I primi venticinque anni di Hunter sono dipesi dall’economia informale del capitalismo, un’economia sommersa che agisce dietro la facciata del libero mercato capitalista. Per lui questo ha implicato essere sex worker, ladro e spacciatore. Negli ultimi quattordici anni Hunter è stato un organizzatore attivo della comunità anti-capitalista, e ora ha scritto un libro sulle sue esperienze di vita»: questa, su Plan C, è la scheda biografica di D. Hunter, autore di Chav Solidarity, tradotto col titolo Chav. Solidarietà coatta da Alberto Prunetti all’interno della collana Working Class che cura per Alegre (pp. 160, euro 15).
La parola chav «è un modo semplice per disumanizzare un vasto gruppo di persone»: i chav, i coatti, sono i marginalizzati e demonizzati dalle politiche neoliberiste dei governi britannici degli ultimi 40 anni. Liquidati come «coglioni bestiali o feccia da sussidio di disoccupazione» dai bravi cittadini liberali, sono il prodotto dell’atomizzazione della working class. Per Hunter, sono persone che si prendono cura a vicenda, fiere e allo stesso tempo tenere, sfruttate e ignorate. Non hanno problemi a reagire per proteggere la propria gente: quando lo fanno, nella difesa delle strade come nei riots del 2011, sono liquidati come teppisti, e alla stessa working class è chiesto di voltare loro le spalle. Sono attraversati dalle segmentazioni sociali, collocati al di sotto di quella classe lavoratrice che, stratificata in maniera da rendere quasi impossibile ogni trasformazione rivoluzionaria, vive delle briciole di chi sta in alto, senza avere coscienza del fatto che «se loro mangiano le briciole, chi sta ancora più in basso resta a stomaco vuoto».

BRICIOLE CHE VENGONO rivendicate con una solidarietà negativa mascherata da etica del lavoro – sono guadagnate in quaranta ore di fatica settimanale, dunque bisogna darsi da fare per conservarle: «fin quando quelli di noi che vengono premiati con le briciole per fare quaranta ore di lavoro alla settimana pensano che ci meritiamo quelle briciole, e che ognuno deve pensare da solo a sopravvivere, allora siamo fottuti».
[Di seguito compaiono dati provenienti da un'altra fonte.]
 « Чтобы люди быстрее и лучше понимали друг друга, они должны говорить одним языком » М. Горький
Hunter parla dei sobborghi londinesi – ma potrebbe essere la banlieue parigina piuttosto che Tor Pignattara o qualunque altra periferia nelle quali le sinistre, i «movimenti dai denti finti» non mettono piede. Parla di quello che viene derubricato, cancellando il legame fra le relazioni interpersonali «degradate» e le strutture e forme del capitale, come degrado sociale: il prodotto di una società classista che ha bisogno di disumanizzare le persone per rendere sopportabile le diseguaglianze. «Troviamo ogni tipo di motivazione per considerare gli altri un po’ meno umani di noi, e diventa più semplice e più devastante se le vittime sono persone meno forti da un punto di vista economico, sociale e culturale»: perché our bodies are classed, i nostri corpi sono intrisi di connotazioni di classe, e i corpi delle persone senza capitale valgono meno.
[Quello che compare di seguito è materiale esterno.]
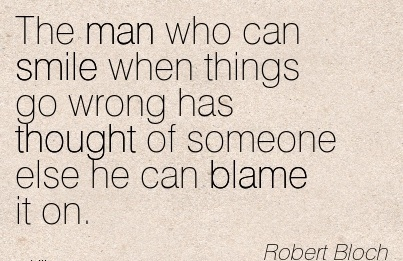 The Man Who Can Smile When Things Go Wrong Has Thought Of Someone Else He Can Blame It On. - Robert Bloch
QUESTI CORPI «DEGRADATI» sono tutt’altro che nuda vita – posto che ne esista, al di fuori delle elucubrazioni che tanto piacciono all’invisibile anarchismo piccolo-borghese: sono corpi che conoscono relazioni o conflittualità quotidiane che sono sempre collegate alle nostre storie individuali e alle storie che condividiamo con gli altri, dunque sempre politiche. Esprimono un senso dell’essere in comune che precede la politicizzazione – la lettura di Marx nei libri di famiglia, si sarebbe detto un tempo – e si manifesta in un istintivo rifiuto dell’obbedienza, perché la vita delle persone obbedienti è la vita di chi continua ad arrabbiarsi, a perdere la casa, ad andare in prigione, a morire per strada.
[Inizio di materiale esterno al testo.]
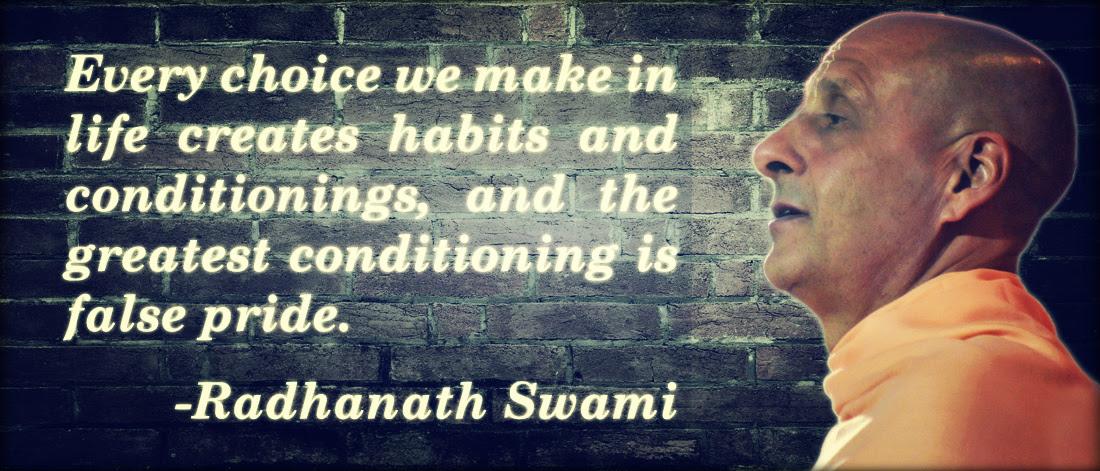 False Pride Radhanath Swami Quotes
Hunter ha attraversato questa condizione intrisa di violenza, e ne è stato attraversato, sin dalla sua infanzia. La narra senza compiacimento morboso, ma anche alcun moralismo. Anche se adesso ha l’aspetto di un bibliotecario, è ancora un coatto; non si aspetta di uscirne del tutto, gli basta non sanguinare più: «adesso ho deciso come vivere, come contribuire alla liberazione delle comunità da cui provengo, come difenderle, come sostenere chi non ha potuto godere dei benefici del capitale come ho potuto in certo qual modo fare io».